In a similar manner, a group of African Americans embracing Martin Luther King Junior’s non-violence in the 1960s, brought change to the country when they began their sit-ins in restaurants that denied them equal service. Again, like their forebears before them, they did not have the political power to eliminate segregation, but they were armed with the truth and dignity of who they were in the Lord and given strength by the solidarity they found in their community. So they politely seated themselves in restaurants and then were consequently spat upon, pelted with food, yelled at, called terrible names, hit, threatened, and even arrested, but at no point through this ordeal, did they react with violent reprisal. The inherent dignity they had in the Lord - which could not be taken away - and the self-control they developed together in community allowed them to persevere. And eventually the watching world took notice of these brave individuals, and the practices and the laws of the U.S. began to change.

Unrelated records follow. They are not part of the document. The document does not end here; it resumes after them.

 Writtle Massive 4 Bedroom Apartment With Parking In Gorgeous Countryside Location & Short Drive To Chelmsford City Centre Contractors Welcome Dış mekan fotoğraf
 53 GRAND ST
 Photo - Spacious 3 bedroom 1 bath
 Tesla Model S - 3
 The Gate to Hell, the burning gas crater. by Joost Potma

Friends, when we think of power, the distorted power of the world with its force, coercion, factions, and even lies often seems to win the day in the short-run. Moreover, when we embrace it, it gives us a sense of control. It is why some of the kids in the Cobra Kai series are drawn to the Cobra Kai dojo, and more seriously, because it is real and scary to me, it is why some of the people in our nation apparently are drawn to violent protests and attacks like the one that just happened at our Nation’s Capitol.

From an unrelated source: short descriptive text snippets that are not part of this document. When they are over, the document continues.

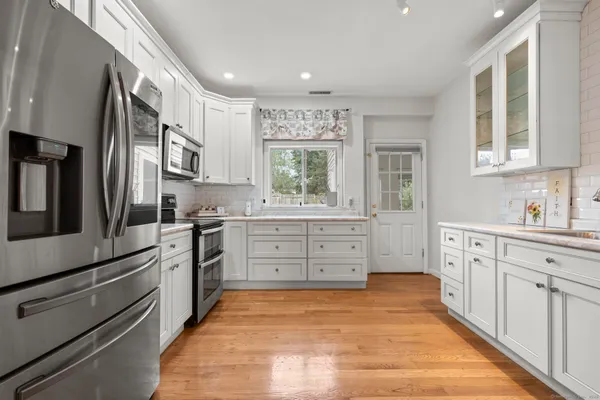 $4,800 | 322 Greenfield Street, Fairfield, CT 06825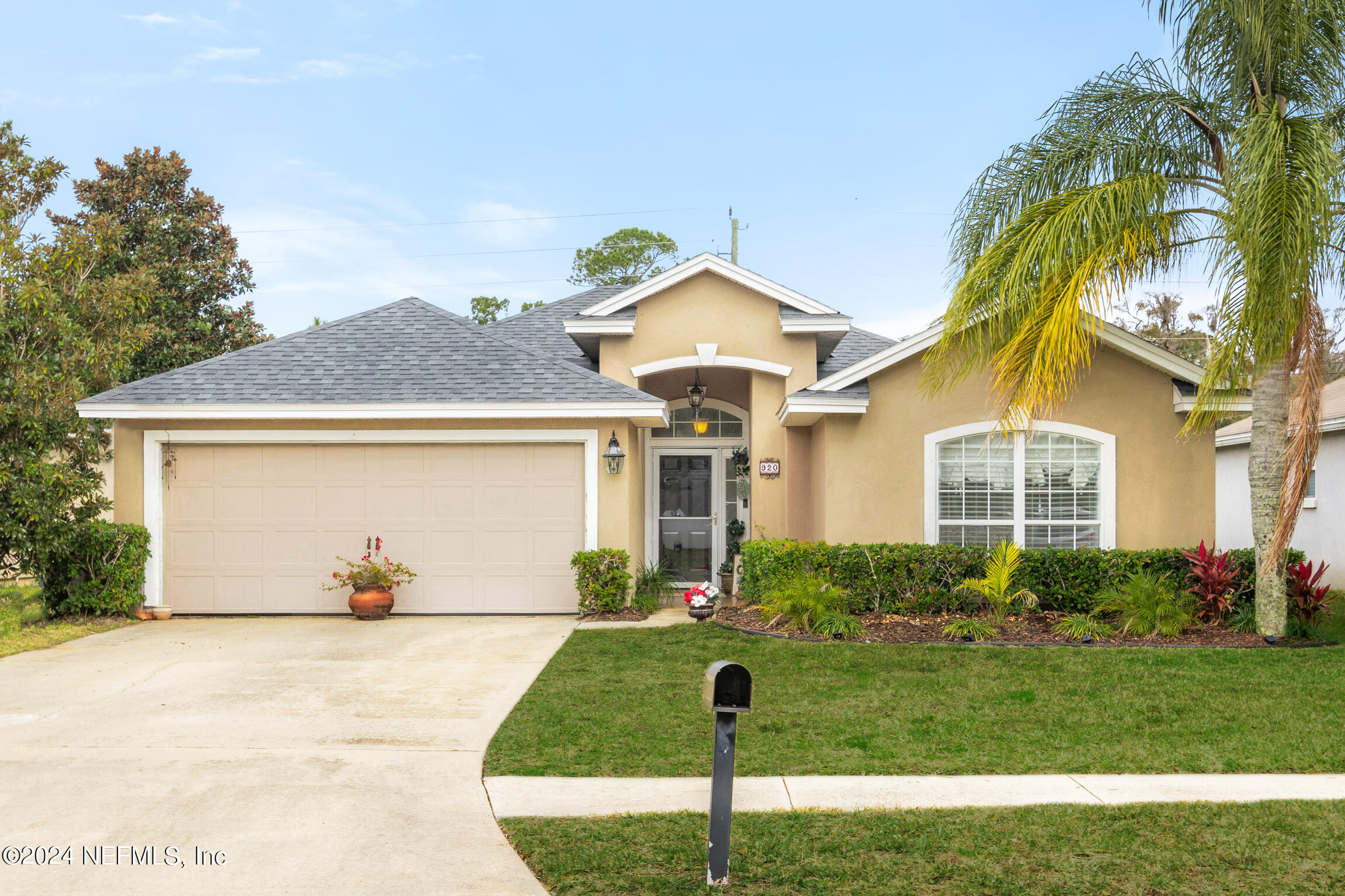 920 OAK ARBOR Circle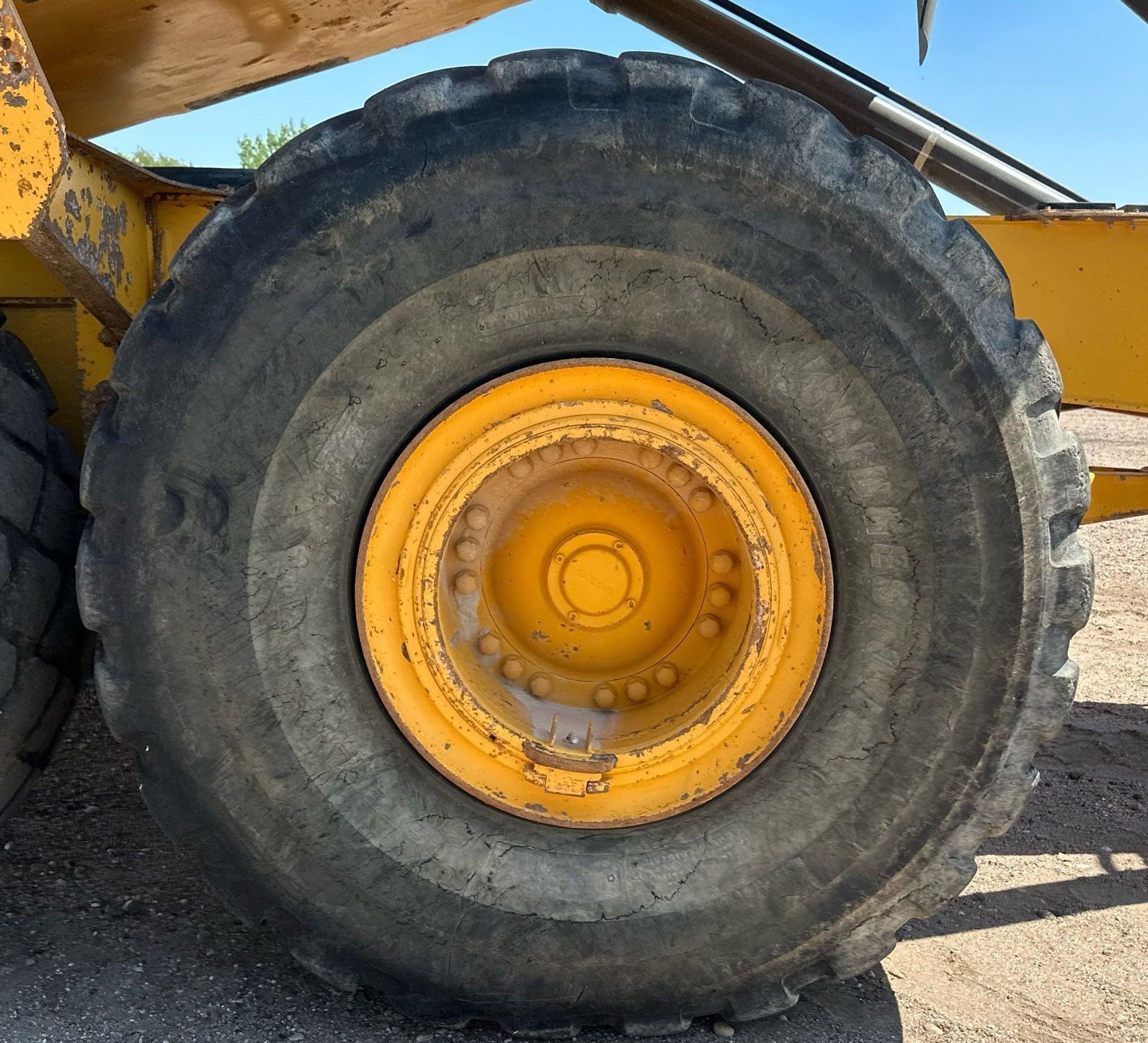 gallery 2011 Volvo A40F haul truck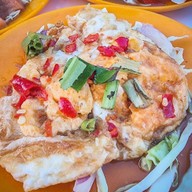 ซุปเปอร์ยำ ยำทุกอย่าง 20 บาท ตลาดนัดเลียบด่วนรามอินทรา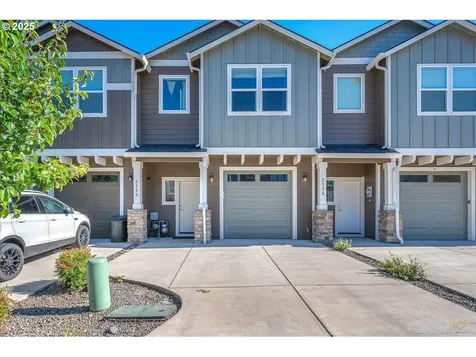 2380 N R Street Washougal WA 98671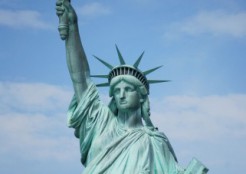 ニューヨークの自由の女神像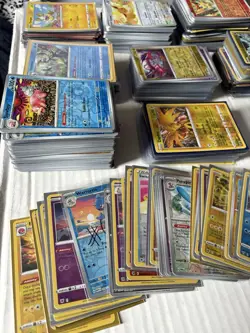 POKEMON TCG Lot Of 800+ Reverse Holo Bulk Cards - Image 3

Yet, in truth, it is the power we see in the vulnerable, crucified Jesus nailed to the cross and then raised from the dead that ultimately wins the day, both now and into all eternity. And let me say that again - it is the power we see in the vulnerable, crucified, Jesus nailed to the cross and then raised from the dead that ultimately wins the day. And this is the power that is to animate all of us who call ourselves Christians. And this is the story we are to tell ourselves and the world.

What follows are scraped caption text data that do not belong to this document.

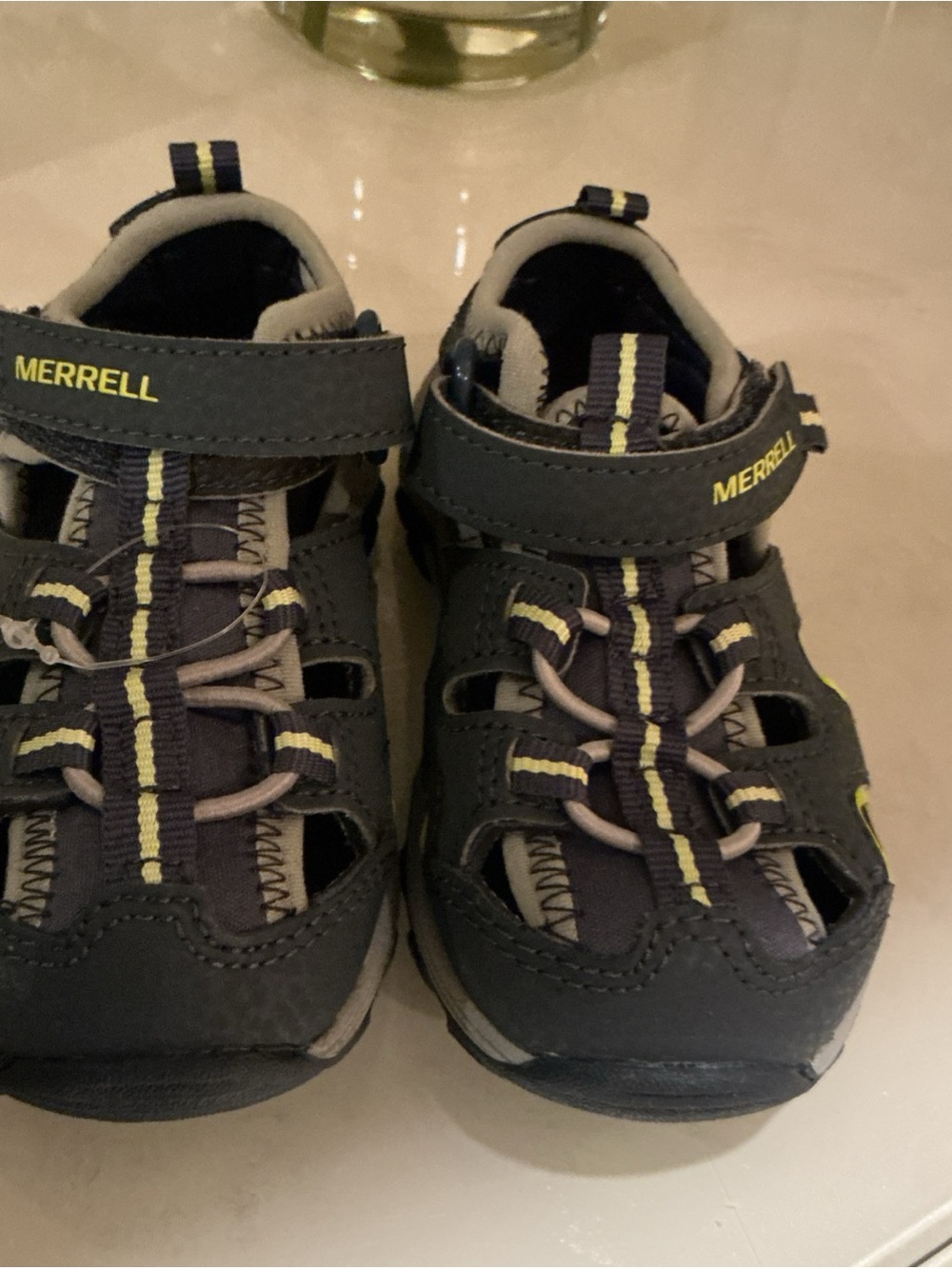 NWT build for water Merrell Kids Black and Yellow Closed-Toe Sandals size 6M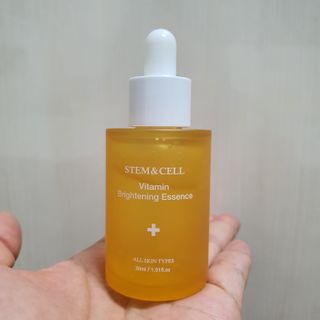 체르엠 스템앤셀 비타민 브라이트닝 에센스 30ml 1개 — 4점을 준 리뷰어가 2021년 10월 올린 사용 사진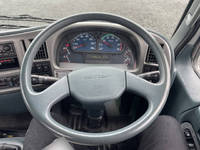 UDトラックスコンドル平ボディ中型（4t）[写真31]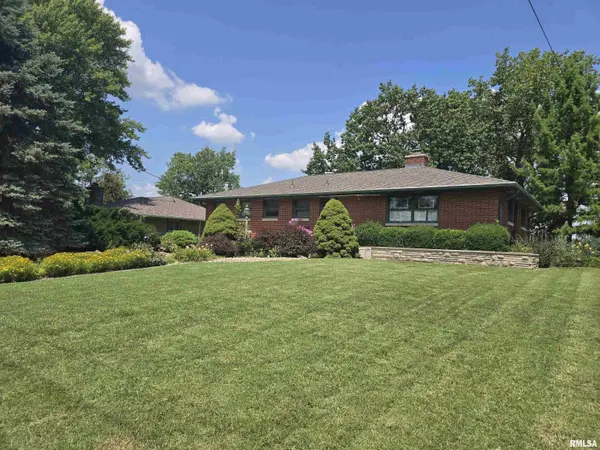 965 EDGEWATER DR, North Pekin, IL 61554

So friends, as we go into the world with all its false stories, its distorted sense of power, and its injustices, let us remember that we go armed with the truth of who God is, who we are, and what God’s intentions for the world are. We go armed with the power of the Holy Spirit working within us and through us. And we go arm in arm with our Christians brothers and sisters in Christ, who encourage us, sustain us, and keep us company as we say ”no” to the false stories of this world and say “yes” to the True Story.
So Mission Cincinnati, my invitation to you this morning is for you to know the True Story to which you belong, to hold onto your hope in Jesus and the the glorious riches of your promised inheritance, and to join in with the company of fellow believers in Jesus, employing his creative, generative power in the world for the flourishing of others. May it be so. In the name of the Father, the Son, and the Holy Spirit.